Per diverso tempo gli studiosi sono stati pressoché concordi nel ritenere che al genere Neochmia (questa parola deriva dal greco Neokmia e significa “innovazione, cambiamento”) dovessero essere ascritti anche il Diamante codarossa, il D. modesto e l’Astro di Sidney. Il primo passo verso questo raggruppamento tassonomico si ebbe negli anni 1962 e 1965, allorquando il tedesco K. Immelmann ritenne che a tale taxon, oltre al D. fetonte, dovesse appartenere anche il D. codarossa poiché vari aspetti comportamentali e fenotipici sono simili, soprattutto se si prendono in esame le femmine e i giovani.

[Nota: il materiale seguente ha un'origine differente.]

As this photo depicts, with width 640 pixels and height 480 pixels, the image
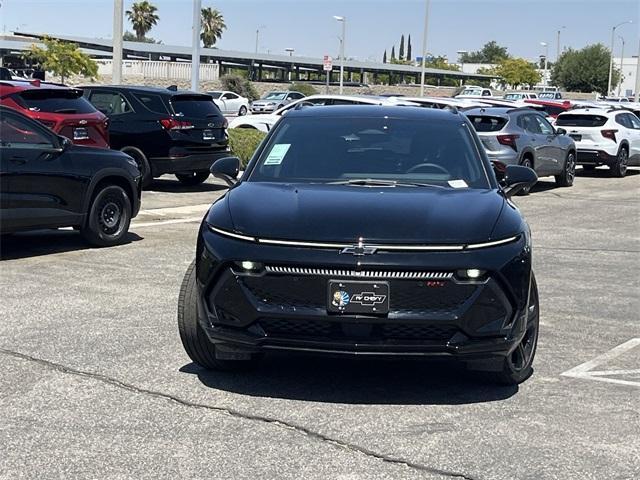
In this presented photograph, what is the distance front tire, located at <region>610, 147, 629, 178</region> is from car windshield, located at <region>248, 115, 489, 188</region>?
18.8 m

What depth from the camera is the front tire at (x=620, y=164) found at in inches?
970

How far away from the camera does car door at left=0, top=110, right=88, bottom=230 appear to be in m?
9.80

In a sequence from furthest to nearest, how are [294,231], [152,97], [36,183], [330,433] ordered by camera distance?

Orientamento condiviso nel 1968 anche da E. Mayr (The sequence of genera in the Estrididae, Breviora 287: 114). Ma si dovette attendere l’anno 1987 per raccogliere le quattro specie in questo genere, allorquando L. Christidis, in base ai suoi studi cromosomiali ed elettroforetici, giunse a siffatta conclusione (Phylogeny and Systematics of EstrildineFinches and their relationships to Other Seed-eating Passerines, Emu 87: 119-123).
Tale “condivisione tassonomica” è attualmente contestata da un recente studio realizzato da U. Olsson e P. Alström (A comprehensive phylogeny and taxonomic evaluation of the waxbills -Aves: Estrildidae), reso disponibile onlineil 3 febbraio 2020 dalla Elsevier Inc. I due ricercatori, infatti, dopo accurati e numerosi esami genetici, sono giunti alla conclusione che il D. codarossa vada collocato nel genere Bathilda e il D. modesto nel genere Aidemosyne, mentre hanno inserito nel taxonNeochmia solo l’Astro di Sidney e il D. fetonte. Questa proposta è stata accolta pressoché unanimemente dalla collettività scientifica.